FRAGMENTO DEL DOCUMENTO:
○ ○ ○ ○

Silvia C.S.P. Martinson
Traducido al español por Pedro Rivera Jaro
Cuando éramos niñas lo que más nos gustaba era a final de año, después de Navidad, en pleno verano, visitar a mi abuela. Mis padres se tomaban unos días para descansar.
O íbamos a una casa que alquilaban en la playa, o íbamos a visitar a mi abuela paterna y a mis tíos y primos en la ciudad de Ijuí.
Ijuí se encuentra en el Estado de Rio Grande do Sul-Brasil y fue fundada por mis abuelos y otros inmigrantes alemanes que fueron allí a vivir y formar sus familias.
Creo que no fueron los primeros en llegar.
Cuando yo era niña esta ciudad tenía sus costumbres locales bien arraigadas y típicamente alemanas. Desde los hábitos alimenticios hasta el idioma que se hablaba habitualmente. Mi abuela murió a los 98 años hablando todos los días sólo su lengua materna.
Normalmente los habitantes eran de religión evangélica, seguidores de Martín Lutero, y en los oficios el pastor sólo hablaba alemán.
Mi padre hablaba y escribía alemán con regularidad, también porque había estudiado como interno en una escuela donde se preparaba para ser pastor.
Finalmente lo dejó todo y se fue a servir en el ejército brasileño a otra ciudad del Estado, donde conoció a mi madre y se casó con ella.
Supe por mi padre que hubo mucha persecución, en la posguerra, de inmigrantes alemanes bajo la sospecha de ser nazis.
Mi padre nunca quiso enseñarnos el idioma alemán, creo que por puro miedo, temía la persecución que, por desgracia, hubo en Brasil durante muchos años.
Las ansiadas vacaciones para ir a casa de mi abuela que, por cierto, era muy grande, cómoda, bonita y estaba situada en pleno centro de la ciudad fueron una verdadera epopeya. Hasta llegar allí pasaron muchas cosas.

○ ○ ○ ○

EJERCICIOS PROPUESTOS:
**a.** Responde estas preguntas sobre el relato de las vacaciones en casa de la abuela:
(i) ¿En qué estado de Brasil está Ijuí?
(ii) ¿A qué edad murió la abuela?
(iii) ¿Dónde conoció el padre a la madre?
**b.** Prolonga el relato de las vacaciones en casa de la abuela a partir de la frase "Hasta llegar allí pasaron muchas cosas".

Registros de preguntas sobre escenas:
○ ○ ○ ○

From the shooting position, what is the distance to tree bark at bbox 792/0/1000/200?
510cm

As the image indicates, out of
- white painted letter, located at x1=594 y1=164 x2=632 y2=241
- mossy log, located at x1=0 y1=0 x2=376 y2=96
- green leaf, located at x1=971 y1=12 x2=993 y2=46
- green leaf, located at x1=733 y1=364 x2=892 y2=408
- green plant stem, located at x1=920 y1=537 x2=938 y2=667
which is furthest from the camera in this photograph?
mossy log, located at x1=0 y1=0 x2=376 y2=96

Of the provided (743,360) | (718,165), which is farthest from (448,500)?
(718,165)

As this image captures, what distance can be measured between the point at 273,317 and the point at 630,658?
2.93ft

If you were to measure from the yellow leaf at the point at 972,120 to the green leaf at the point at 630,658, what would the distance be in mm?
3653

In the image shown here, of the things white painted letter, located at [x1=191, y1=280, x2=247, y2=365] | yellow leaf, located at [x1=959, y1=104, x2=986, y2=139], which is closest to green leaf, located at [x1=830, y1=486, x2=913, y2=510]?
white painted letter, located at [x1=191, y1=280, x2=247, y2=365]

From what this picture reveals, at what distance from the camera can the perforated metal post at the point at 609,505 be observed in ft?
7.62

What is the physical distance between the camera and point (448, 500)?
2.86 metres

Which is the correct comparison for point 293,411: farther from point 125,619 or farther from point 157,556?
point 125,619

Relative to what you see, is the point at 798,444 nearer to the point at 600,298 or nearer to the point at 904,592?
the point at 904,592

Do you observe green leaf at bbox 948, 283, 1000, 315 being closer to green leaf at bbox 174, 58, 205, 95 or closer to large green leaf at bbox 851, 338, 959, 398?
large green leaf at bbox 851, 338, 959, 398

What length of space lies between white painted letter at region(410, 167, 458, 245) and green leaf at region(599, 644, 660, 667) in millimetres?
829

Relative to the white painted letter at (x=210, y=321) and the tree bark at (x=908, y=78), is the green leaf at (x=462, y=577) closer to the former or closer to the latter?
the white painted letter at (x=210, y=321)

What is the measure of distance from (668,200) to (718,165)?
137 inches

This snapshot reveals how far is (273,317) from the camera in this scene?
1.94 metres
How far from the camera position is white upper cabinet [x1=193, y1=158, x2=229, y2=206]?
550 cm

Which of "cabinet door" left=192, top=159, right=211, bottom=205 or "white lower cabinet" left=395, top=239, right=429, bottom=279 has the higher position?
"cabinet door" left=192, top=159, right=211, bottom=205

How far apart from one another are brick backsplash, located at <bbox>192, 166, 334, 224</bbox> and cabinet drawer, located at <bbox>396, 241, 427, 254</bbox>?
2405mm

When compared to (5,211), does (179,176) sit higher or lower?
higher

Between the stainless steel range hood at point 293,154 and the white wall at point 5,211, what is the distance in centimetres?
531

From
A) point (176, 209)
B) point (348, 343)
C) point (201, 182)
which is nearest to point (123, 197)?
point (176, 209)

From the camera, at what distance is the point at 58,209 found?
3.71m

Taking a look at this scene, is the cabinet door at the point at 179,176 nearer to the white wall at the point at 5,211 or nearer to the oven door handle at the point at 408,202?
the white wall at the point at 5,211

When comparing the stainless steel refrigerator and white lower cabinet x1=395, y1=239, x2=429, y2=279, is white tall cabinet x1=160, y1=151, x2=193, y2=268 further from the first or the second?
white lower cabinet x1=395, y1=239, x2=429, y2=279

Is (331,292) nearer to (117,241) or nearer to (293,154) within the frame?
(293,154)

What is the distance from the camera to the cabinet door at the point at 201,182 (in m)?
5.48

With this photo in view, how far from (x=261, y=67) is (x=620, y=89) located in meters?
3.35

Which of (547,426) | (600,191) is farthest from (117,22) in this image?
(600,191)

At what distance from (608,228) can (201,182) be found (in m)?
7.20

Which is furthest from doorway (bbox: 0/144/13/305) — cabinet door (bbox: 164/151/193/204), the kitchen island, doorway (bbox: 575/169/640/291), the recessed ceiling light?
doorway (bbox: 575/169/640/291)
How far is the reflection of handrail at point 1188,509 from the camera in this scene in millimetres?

○ ○ ○ ○

EJERCICIOS RESUELTOS:
**a.**
(i) En el Estado de Rio Grande do Sul.
(ii) A los 98 años.
(iii) En otra ciudad del Estado, adonde fue a servir en el ejército brasileño.

**b.**
Salimos muy temprano en la mañana en la camioneta de papá, pasamos por varios pueblos hasta que tomamos el camino que nos llevaría a Ijuí. En aquella época, la carretera era de tierra y no había asfalto.
La tierra estaba roja y el polvo lo penetraba todo, porque teníamos que conducir con las ventanillas abiertas, era verano, hacía calor y no había aire acondicionado en el coche. Cuando se acercaba otro vehículo, mis padres ordenaban cerrar las ventanillas para que el polvo no penetrara aún más.
Aquella región producía mucho trigo y otros cereales. Era hermoso ver los campos de trigo mecidos por el viento como las olas del mar, pero amarillos, casi dorados.
Mi tío, casado con una hermana de mi padre, era uno de los directores y propietarios de una gran empresa de exportación de trigo.
Al anochecer, cuando estábamos a punto de llegar, mi padre iba a una gasolinera que había a la entrada del pueblo para que nos laváramos la cara y los brazos en los barriles de agua que había fuera, para que no llegáramos a casa de la abuela como indios colorados, con la piel roja y además el cabello revuelto, ya que probablemente no nos había de reconocer después de 12 o 14 horas de viaje.
La abuela siempre nos recibía con gran alegría, aunque no entendiéramos ni una palabra de lo que decía, puesto que como he dicho se expresaba en alemán.
Lo que más nos gustaba era la habitación que siempre nos tenía reservada a mi hermana y a mí.
Las camas eran altas y tenían un somier de acero flexible, sobre el que se colocaba un colchón de crin de caballo y plumas.
Las cubiertas también eran de plumón de ganso y todos los días había que sacudirlas de tal manera que esas plumas no se situarán en un solo lugar, dejando las otras partes vacías y, en consecuencia, causando frío a quien las utilizaba.
Nos encantaban esas camas altas y flexibles porque éramos muy traviesas y lo que más hacíamos, para desesperación de mi madre y mi abuela, era saltar sobre ellas hasta casi tocar el techo de la casa que estaba situada a una altura considerable.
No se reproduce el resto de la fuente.